She had started to drift again when a shadow moving under the water caught her attention. Twilight came back to alertness, or what passed for alertness in her oxygen-deprived state, just in time for the tail of a sea serpent to come up out of the water and wrap around her barrel. She screamed, terror overcoming the hoarseness of her throat, and struggled... weakly, helplessly, no match for the sea serpent's strength. No... no, please... please, I want to be with Spike again... I want to see my friends, and my family, please...

The tail constricted, hard enough that Twilight blacked out for a moment, and then released. She tried to gasp for air. A second constriction made her vomit and cough violently, the sea water that had already gone into her mouth and nose coming back out. By the time it stopped constricting and releasing, Twilight had most of her lung capacity back but no energy whatsoever. She simply floated, pulled by the sea serpent, which was swimming rapidly, but holding her in a way that kept her head above the water. Twilight had no strength to fight anymore.

The sea serpent wasn't eating her. Was it taking her back to its nest? Lack of energy and the slow recovery from lack of oxygen made her stare dully at the sea serpent's red scales, wondering why they seemed familiar. They weren't home; she couldn't possibly know any sea serpents here, unless they were analogues of folks back home and honestly the only sea serpent she'd ever met was Steven Magnet, who technically was a river serpent. Discord had said this world was too far from theirs in the multiversal stream for there to be analogues; this was a human world, but different from the human world she'd already encountered, unlikely to have humans who'd correspond to ponies back home.

With the wind churning up the water and the rain pelting down, she couldn't see the sea serpent under the waves. But that didn't make any sense. The scales were bright red, really more of a brick red if Rarity were here to comment on it but still red, and wouldn't she be able to see red under the water? All she could make out was a dark, slender mass that was definitely not red. Why would a sea serpent have a body in a different color than his tail? Or her tail. It could be a female sea serpent.

Twilight then caught sight of something purple bobbing in the waves, much too far from shore, and screamed.

Spike could swim – Canterlot Palace had swimming pools, and Celestia had insisted that Spike needed swim time because dragons had to learn about water.
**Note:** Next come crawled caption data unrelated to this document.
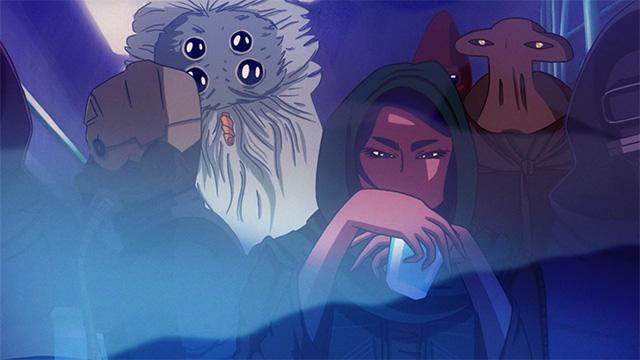 'Episode II : Blue Milk' – Short Animated Film Based on Star Wars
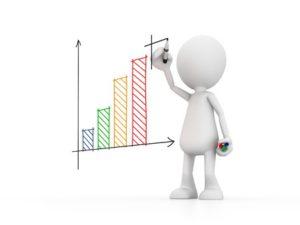 Klíčová slova a jejich využití při optimalizaci
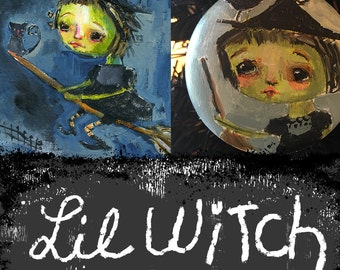Lil Witch mini online class - by Mindy Lacefield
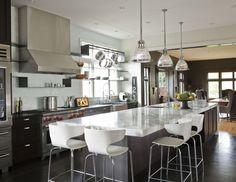 NB Design Group - kitchens - Keynes Prism Single Pendant, long kitchen island...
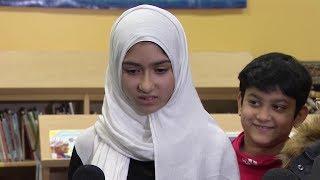 Hijab Cut Hoax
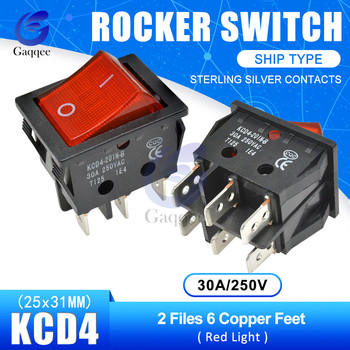 KCD4 2 Files 6 Pins Feets Copper Rocker Switch Power Touch On/off Ship Type Switch with light Silver Contacts 30A/250V 25*31MM image
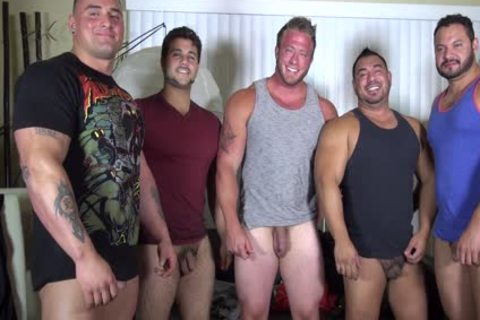 in nature's garb Party @ LATINO Muscle Bear house - amateur fun W/ Aaron Bruiser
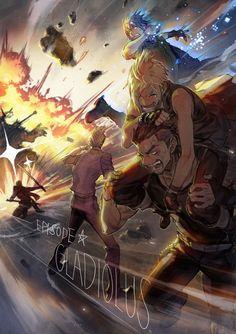 """""""エピソードグラディオ楽しみだなぁー!(色々間違ってる)"""" Final Fantasy XV"""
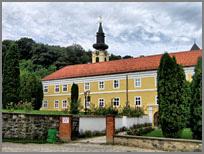 manastir_novo_hopovo.jpg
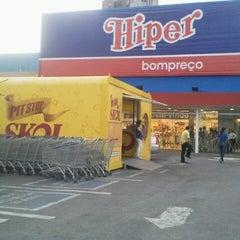Photo taken at Hiper Bompreço by Geo S. on 9/22/2012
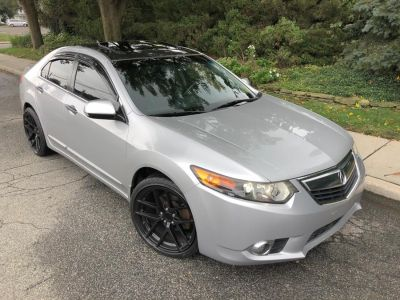 2012 Acura TSX Base (Forged Silver Metallic)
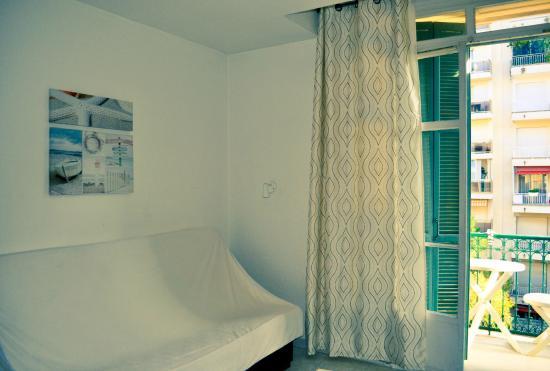 Residence France Riviera: séjour studio classique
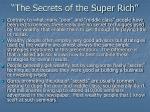 the secrets of the super rich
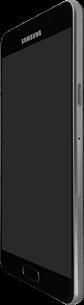 Samsung Galaxy A3 A310F 2016 - Primeiros passos - Como ligar o telemóvel pela primeira vez -  2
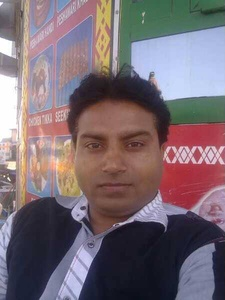 Waseem,38-2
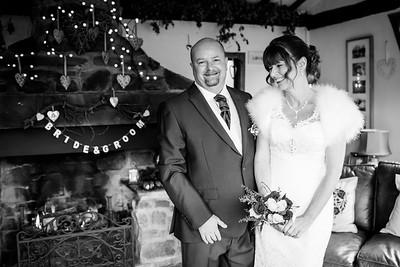 Chris-Diane-003-millbrook-estate-wedding-photographer-rebecca-roundhill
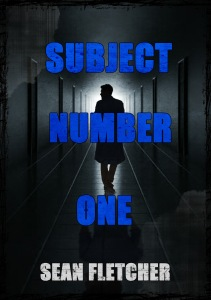 Subject Number One COVER3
Later Twilight had found out that this was entirely made up, intended to make Twilight herself exercise physically in a place where she'd be literally unable to carry a book, because the jogging and calisthenics while attempting to read had caused her several minor injuries. Most Western dragons, the type Spike was, actually couldn't swim and never went near water, because it put out their flame and they were too dense to be buoyant. Spike was secure enough that he didn't feel he needed his flame at the ready constantly, and in a swimming pool the negative buoyancy was easily counterbalanced by his strength and stamina. But there he was, in an ocean. He must have tried to swim out to rescue her – stupid! Stupid, stupid! He knew he couldn't float! He knew he didn't have the strength to manage a stormy ocean!
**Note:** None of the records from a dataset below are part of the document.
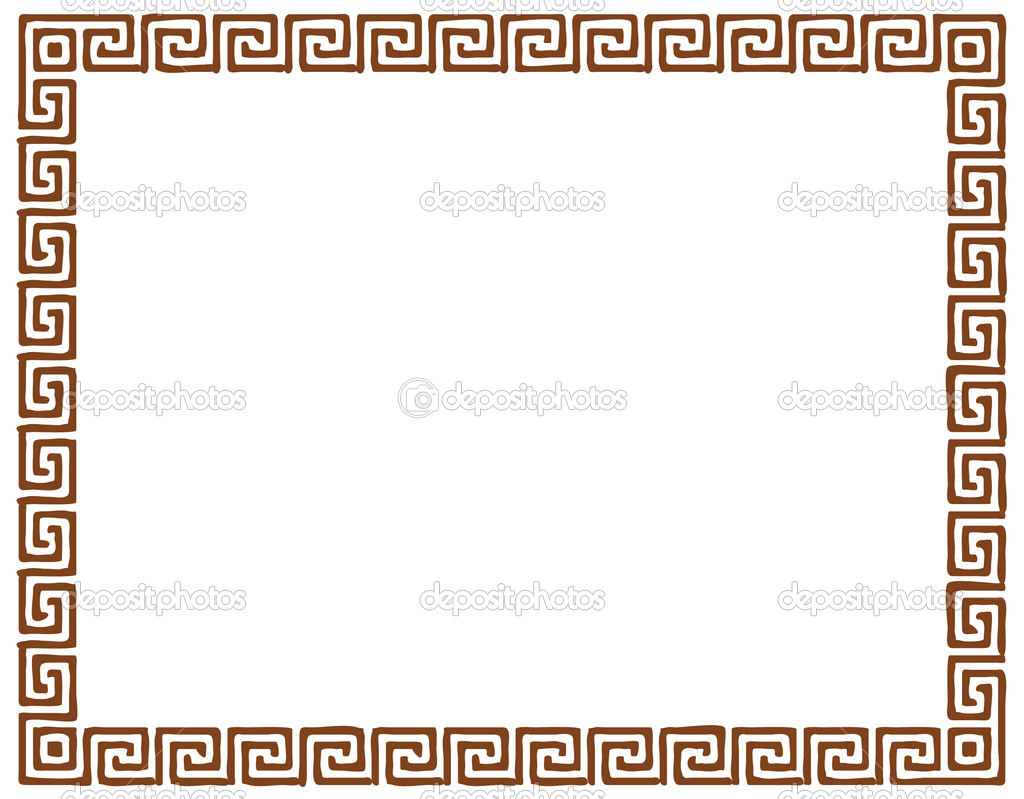 A carpet pattern - isolated illustration  Stock Vector #6821569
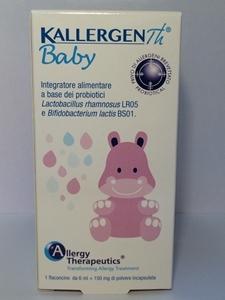 Allergy Therapeutics Kallergen Th Baby Gocce 6ml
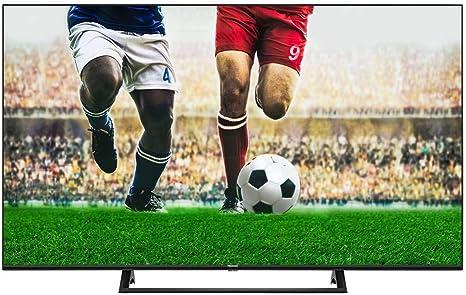 Hisense UHD TV 2020 43A7300F - Smart TV Resolución 4K, Precision Colour, escalado UHD con IA, Ultra Dimming, Audio DTS Virtual-X, Vidaa U 4.0, Compatible Alexa: BLOCK: Amazon.es: Electrónica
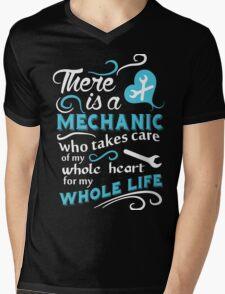 Mechanic Mens V-Neck T-Shirt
The sea serpent was making a beeline for him. Twilight screamed again, her voice hoarse and cracking, and she struggled, kicking the sea serpent's tail as hard as she could. This got her dunked, as the sea serpent dropped her, then grabbed her up again before she had a chance to swim away. It was one thing to let the serpent carry her off and eat her, but it wouldn't get Spike. She wouldn't allow it.

The tail now pinned all her limbs together up against her body. This gave her leverage. She pushed, trying to break the hold. This time the tail dunked her in what was probably a deliberate act, letting her trail underwater for the longest seconds of her life before letting her up again. She gasped, and panted, and tried to shake the salt water out of her eyes so she could see.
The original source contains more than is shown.